Grief has an amazing way of sparking thought. My modus operandi has always been a reality escape. Sports were an early coping partner. My mother loves to talk about how I’d head to the backyard in my football outfit and play a full game ALONE. After the “game” was over, I’d grab my baseball uniform and play another full game with crowd noise. We grew up with a pond nearly in our backyard. The “Pond” intersected two streets and was a quick jaunt across the street. I’d skate for hours before school then be there as soon as it was over. Having people with whom to play, meant nothing to me. I lived in my own world, oblivious, at times to people.
Life was ironically hard as a teen. I was competent athlete. My features were bland enough to make me a solid 6.7 in looks. My grades were terrible although I did very well on exams. Homework, which accounts for 99.9% in our grading system was ignored in my world. For context, “my world” refers to my cloudy brain. I had friends. Really. Good. Friends. My life should have been good. It wasn’t. I lived in a constant state of fear. Quiet tears were produced faster than fake N-95 masks.

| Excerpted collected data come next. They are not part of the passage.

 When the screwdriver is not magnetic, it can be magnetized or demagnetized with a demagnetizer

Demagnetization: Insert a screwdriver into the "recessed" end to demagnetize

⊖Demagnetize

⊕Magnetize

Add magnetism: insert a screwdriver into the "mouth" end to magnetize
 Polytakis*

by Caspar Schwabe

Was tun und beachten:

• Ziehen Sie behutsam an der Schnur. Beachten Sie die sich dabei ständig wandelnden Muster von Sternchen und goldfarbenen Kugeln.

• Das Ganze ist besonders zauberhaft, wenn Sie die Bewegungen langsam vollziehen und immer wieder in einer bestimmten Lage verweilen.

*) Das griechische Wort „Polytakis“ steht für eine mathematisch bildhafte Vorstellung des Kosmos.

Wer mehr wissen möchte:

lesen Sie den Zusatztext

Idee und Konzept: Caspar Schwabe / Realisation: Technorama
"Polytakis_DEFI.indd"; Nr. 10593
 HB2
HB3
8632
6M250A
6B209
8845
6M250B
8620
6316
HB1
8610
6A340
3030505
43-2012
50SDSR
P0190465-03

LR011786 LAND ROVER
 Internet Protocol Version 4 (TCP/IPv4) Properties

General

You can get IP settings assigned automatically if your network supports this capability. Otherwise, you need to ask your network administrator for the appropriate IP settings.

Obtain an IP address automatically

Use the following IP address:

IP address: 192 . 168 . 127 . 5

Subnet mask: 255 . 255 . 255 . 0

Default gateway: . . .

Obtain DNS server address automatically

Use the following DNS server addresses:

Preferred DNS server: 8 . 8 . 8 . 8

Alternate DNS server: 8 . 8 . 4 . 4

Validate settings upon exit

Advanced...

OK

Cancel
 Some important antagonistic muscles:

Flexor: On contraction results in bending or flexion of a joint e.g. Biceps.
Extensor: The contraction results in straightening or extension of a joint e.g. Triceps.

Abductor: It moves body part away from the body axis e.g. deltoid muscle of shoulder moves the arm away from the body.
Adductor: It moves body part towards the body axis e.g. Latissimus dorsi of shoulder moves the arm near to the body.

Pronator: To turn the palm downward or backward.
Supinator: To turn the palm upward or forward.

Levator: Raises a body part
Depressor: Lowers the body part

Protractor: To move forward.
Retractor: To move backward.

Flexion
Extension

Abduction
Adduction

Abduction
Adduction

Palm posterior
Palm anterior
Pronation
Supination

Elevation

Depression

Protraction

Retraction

Trauma is real. It’s something I experienced in two forms. There may be a day I discuss, but not Today. It took years for me to understand the depth of my pain. In some ways, the surface is only beginning to get scratched. As I got older, escaping to sport wasn’t enough. I started to drink daily. I hid it well, early. Over time, I couldn’t hide it. Hurricane Brandt was in full effect. Eventually, I got sober. This is where the real story begins. I was chubby in my 20’s but manageable. At 31, I was a married father of two without alcohol as my crutch. Immediately, food took its place.
Ice cream has always been a friend. A good friend with no side effects. My metabolism was high. Exercise was still a thing. I got sober and sedentary. Remember, I cope by escaping. I ran to church basements for sobriety and parlors for ice cream. After 2 months of sobriety, I was up 15 pounds but SOBER! That weight never left. It snowballed.
People have talked about life changing moments. Fascinating tales when they were hanging off a cliff, survived it, and changed. I don’t know my tipping point. It happened. At some point, I stopped moving altogether. Travel plans centered around my lack of mobility. How close is the beach? Does that restaurant have chairs without arms? Is there close parking? Even Covid became a crutch. Instacart stopped grocery visits. Mobile pickup became an evil friend. Even Mitchel’s brings ice cream to my car. WT actual F? Obesity is a malevolent enemy.
The decision to pursue surgery doesn’t come lightly. There are so many thoughts and feelings. I’ve wrestled with the thought that this is another escape. Am I putting a bandage over a gun wound? I learned when I got sober, however, that I must surrender to win. There will be a time for a goodbye letter to gluttony. Today, I am focusing on good health and moving my frame.
To anyone suffering from excess weight. I feel your pain. I live your reality. Many of us do. Just keep trying and be gentle. Never Ever Give up!